Und welche Vorschläge macht jene Partei, die die Luxemburger Verkehrspolitik in den letzten zehn Jahren am stärksten geprägt hat? Das Wahlprogramm von Déi Gréng liest sich wie eine Kurzzusammenfassung des Nationalen Mobilitätsplans. Das ist wenig überraschend, immerhin ist das in einem „grünen“ Ministerium entstanden und entspricht in etwa dem, was sich auch realpolitisch umsetzen lässt: Ausbau des Eisenbahnnetzes, die Reform des RGTR-Busnetzes vorantreiben, Fahrradfahren leichter und sicherer machen, Carsharing und Fahrgemeinschaften fördern, Fußgänger*innenwege komfortabler machen und ein „multimodales Straßennetz“ einrichten. Dass der Mobilitätsplan sich im Wahlprogramm wiederfindet, bedeutet auch, dass man darin eine lange Liste an Straßenbauprojekten lesen kann. Allerdings sind die meisten mit Projekten für den öffentlichen Verkehr, aktive Mobilität oder Verkehrsberuhigungen an anderer Stelle verbunden.

In Luxemburg werden auch viele kurze Wege mit dem Auto zurückgelegt. (Grafik: PNM 2035, Mobilitätsministerium)

Direktzüge oder Kurzstreckenflüge?

Die paneuropäische Partei Volt hat nicht nur ein für eine kleine Partei erstaunlich langes Wahlprogramm, sondern auch ein großes Kapitel über Mobilität. Programmatisch ist sie dabei klar im links-ökologischen Lager zu finden: Volt will mehr Shared Space-Lösungen, will Parkplätze zugunsten des Fahrrads und breiteren Gehwegen abschaffen und sieht „Fahrradfahren als Lösung“. Allerdings fällt auf, dass Volt sich wenig mit dem öffentlichen Verkehr beschäftigt und stattdessen Dezentralisierungsmaßnahmen fordert, damit mehr Arbeitsplätze mit dem Rad oder zu Fuß erreicht werden können.

Für den internationalen Verkehr will Volt einen Ausbau des europäischen Eisenbahnnetzes. Die Partei schließt sich damit einer Europäischen Bürger*inneninitiative ihrer europäischen Mutterpartei an: Unter dem Schlagwort „EuroTrain“ soll das Netz vereinheitlicht sowie mehr Hochgeschwindigkeits- und mehr Nachtzüge eingesetzt werden. Während sich die anderen Parteien nicht auf diese Initiative beziehen, so fordern doch alle eine bessere Anbindung an das europäische Zugnetz. Während der CSV eine schnellere Verbindung nach Brüssel reicht, will die LSAP auch schnell nach Straßburg. Déi Gréng wollen zusätzlich nach Saarbrücken, Basel, Zürich und mit dem Nachtzug nach Norditalien und Südfrankreich fahren können. Auch die ADR will mit dem Zug in die Hauptstadt des Saarlandes. Dazu sei angemerkt, dass François Bauschs Transportministerium der Idee einer neuen Bahnstrecke nach Saarbrücken lange Zeit die kalte Schulter zeigte. Die Piratepartei will Luxemburg an das europäische Nachtzugnetz angeschlossen sehen – zumindest im Sommer. Auch die DP hat Reisepläne: Brüssel, Amsterdam, Köln, Koblenz, Saarbrücken und Frankfurt sollen per „Schnellverbindung“ an das Großherzogtum angebunden werden, notfalls auch mit Luxemburger Kofinanzierung.
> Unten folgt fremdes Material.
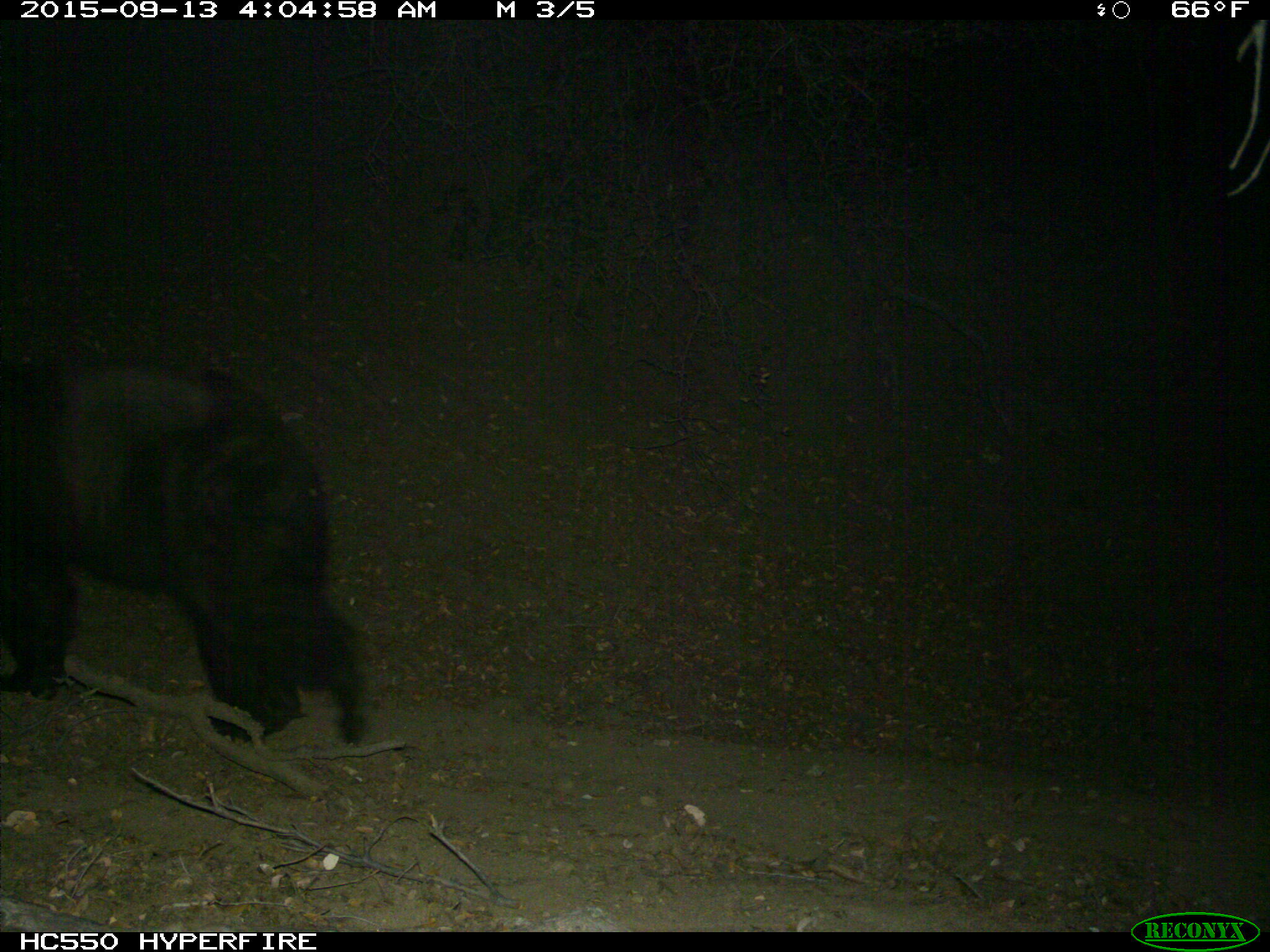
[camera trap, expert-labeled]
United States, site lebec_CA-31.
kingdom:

Auch wenn die Parteien diese Eisenbahnverbindungen als Alternative zu Kurzstreckenflügen sehen, so stellt doch keine den Flugverkehr grundsätzlich in Frage. Die DP betont sogar am Ende ihres Eisenbahnkapitels, wie wichtig ihr Flüge sind: „Trotzdem wird die DP sich auch im Bereich des Flugverkehrs für weitere Direktflüge zwischen Luxemburg und internationalen Wirtschaftszentren einsetzen. Auch dies ist ein Standortfaktor.“ Der Flughafen Findel soll etwa bei der Piratepartei „nachhaltig“ werden, der ADR ist vor allem wichtig, dass sie ihren Kulturkampf hier fortführen kann: Luxemburgische Ansagen über Lautsprecher, die Ansprache von lediglich zwei Geschlechtern auf Luxair-Flügen. Verschiedene Parteien betonen auch, weiterhin auf ein Nachtflugverbot setzen zu wollen.
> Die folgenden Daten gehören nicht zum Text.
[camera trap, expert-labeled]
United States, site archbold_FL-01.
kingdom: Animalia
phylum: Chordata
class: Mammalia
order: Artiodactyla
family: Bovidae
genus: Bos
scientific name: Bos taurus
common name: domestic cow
In der Mobilitätspolitik gibt es wohl keinen Wahlkampf, in dem keine schrägen Ideen präsentiert werden: Die Piratepartei will Einschienenbahnen, Schwebebahnen und „Hyperloops“ auf ihre Machbarkeit überprüfen lassen. Auch Fokus begeistert sich für Monorails und will außerdem eine Studie über eine Seilbahn „über das Alzettetal“ prüfen lassen. Die meisten Parteien bleiben in ihren Vorschlägen jedoch ernst und orientieren sich erstaunlich oft am nationalen Mobilitätsplan. Was man dahingehend interpretieren kann, dass dieser besonders realistisch ist – oder aber ohne große Visionen.